Koszykarki Polskiego Cukru AZS UMCS Lublin napisały kolejny piękny rozdział w historii lubelskiego basketu. Po raz pierwszy sięgnęły po Pekao S.A. Superpuchar Polski, o który przyszło im walczyć z KGHM BC Polkowice i ponownie znalazły patent na „Pomarańczowe”. Lubelska ekipa po emocjonującej walce do ostatnich sekund triumfowała 81-77.
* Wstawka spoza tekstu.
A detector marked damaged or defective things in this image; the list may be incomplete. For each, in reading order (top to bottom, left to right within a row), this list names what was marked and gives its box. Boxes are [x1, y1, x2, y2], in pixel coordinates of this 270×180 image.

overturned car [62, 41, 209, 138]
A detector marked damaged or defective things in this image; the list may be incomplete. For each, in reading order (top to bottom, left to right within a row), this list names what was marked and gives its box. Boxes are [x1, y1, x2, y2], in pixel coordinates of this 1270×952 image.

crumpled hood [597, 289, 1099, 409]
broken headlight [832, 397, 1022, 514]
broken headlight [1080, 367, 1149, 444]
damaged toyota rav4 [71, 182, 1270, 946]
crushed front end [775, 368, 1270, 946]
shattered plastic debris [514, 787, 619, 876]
Nie ma co ukrywać, ale lublinianki nie były faworytkami tego starcia. Trener Krzysztof Szewczyk nie miał do dyspozycji Aleksandry Zięmborskiej oraz Réki Bernáth, co znacząco skracało ławkę. Drużyna z Polkowic natomiast była w gazie, bo zaledwie kilka dni temu, dzięki wygranej w dwumeczu z Besiktasem Stambuł, zapewniła sobie start w tegorocznej edycji Euroligi Kobiet.
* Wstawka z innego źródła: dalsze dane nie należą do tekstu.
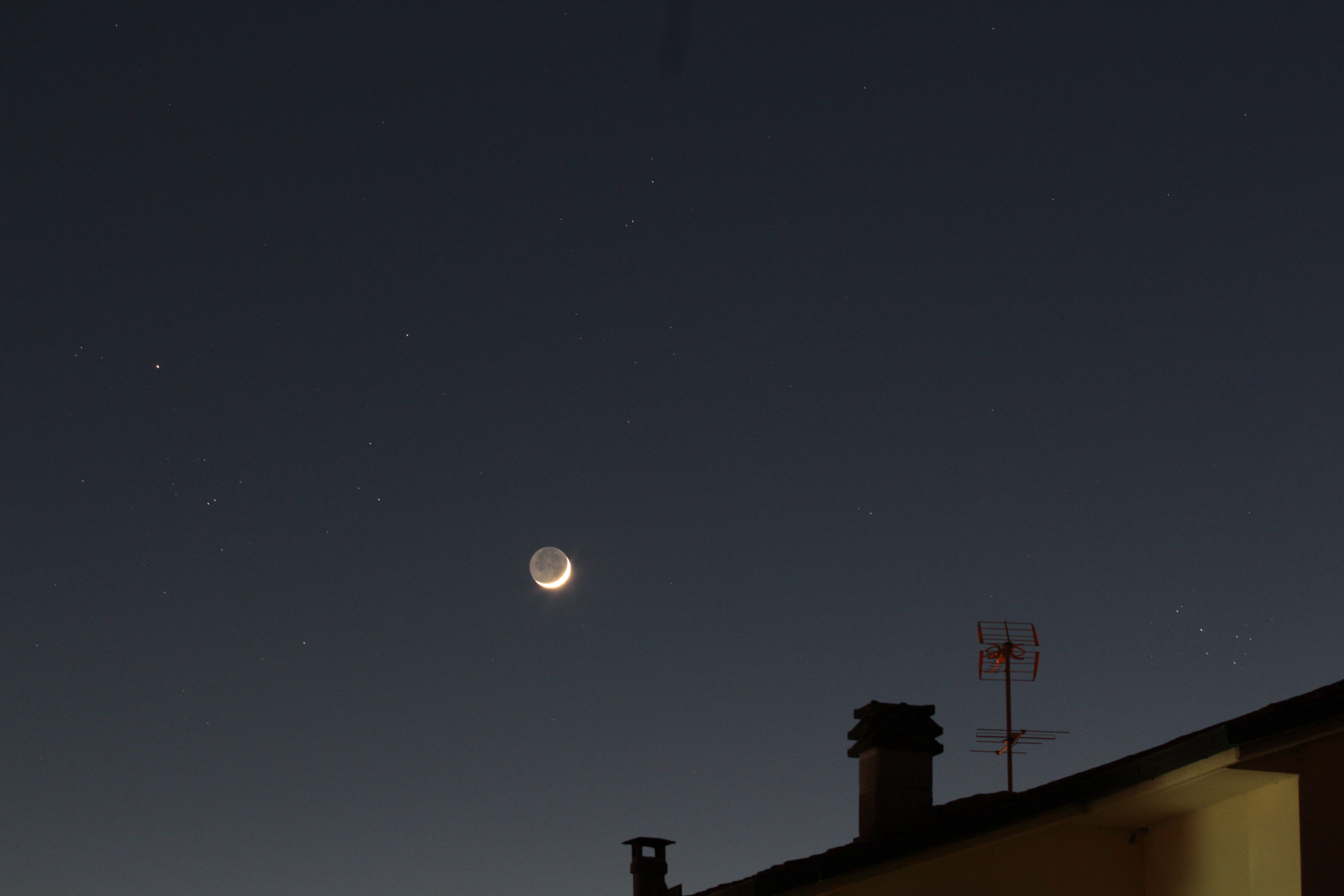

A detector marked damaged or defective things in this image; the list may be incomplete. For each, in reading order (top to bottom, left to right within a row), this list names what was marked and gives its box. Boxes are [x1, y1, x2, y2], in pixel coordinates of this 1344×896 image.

Mocne wejście w mecz miała Emilia Kośla, czyli była koszykarka lubelskiej ekipy, która od tego sezonu reprezentuje pomarańczowo-czarne barwy (0-8). Lublinianki, z małym opóźnieniem, zdołały odpowiedzieć i doprowadzić do wyrównania (13-13). O utrzymanie tego rytmu było niezwykle trudno, gdyż pojawiały się proste błędy w rozegraniu oraz niewykorzystane okazje z dogodnych pozycji. Dzięki temu to zespół Karola Kowalewskiego dyktował warunki przez następne minuty (17-25). W kolejnej odsłonie losy się odwróciły, gdyż to koszykarki z Polkowic miały poważne problemy z wykańczaniem swoich akcji. Przez blisko sześć minut drugiej kwarty zdobyły zaledwie trzy punkty, z kolei mistrzynie Polski mały kroczkami odrabiały straty, aż w końcu odzyskały prowadzenie (30-28). Obie ekipy do szatni zeszły przy remisie 38-38, więc wszystko wciąż było sprawą otwartą.
Lublinianki po powrocie na parkiet zaczęły z „wysokiego C”, gdyż trójkami popisały się Dominika Ullmann oraz Elin Gustavsson (44-43). Sytuacja zaczęła się jednak nieco komplikować, gdy z minuty na minuty rosła przewaga zespołu wicemistrzyń kraju, co było już bardzo widoczne w decydującej odsłonie, gdy w pewnym momencie obie ekipy dzieliło dziewięć punktów (55-64). Akademiczki z Lublina nie mając nic do stracenia, odważyły się coraz częściej próbować swoich sił zza łuku, a to przyniosło wymierne korzyści. Cztery akcje z rzędu zamknęły trójkami i znów prowadziły (70-69). Biało-zielone wytrzymały nerwową końcówkę i po ostatniej syrenie mogły świętować zdobycie kolejnego pucharu w tym roku (81-77). Tytuł najbardziej wartościowej zawodniczki spotkania (MVP) przyznano zaledwie 17-letnie Dominice Ullmann, która zapisała na swoim koncie 15 punktów, a każdy z nich był po trzypunktowym rzucie.
Krzysztof Szewczyk – mówił po meczu Krzysztof Szewczyk, trener Polskiego Cukru AZS UMCS Lublin.
Ostatni sprawdzian przed sezonem lublinianki zdały na piątkę z dużym plusem. Teraz szykują się na pierwsze ligowe mecze o stawkę oraz debiut w Eurolidze. Ten już 4 października w wyjazdowym spotkaniu z Beretta Famila Schio.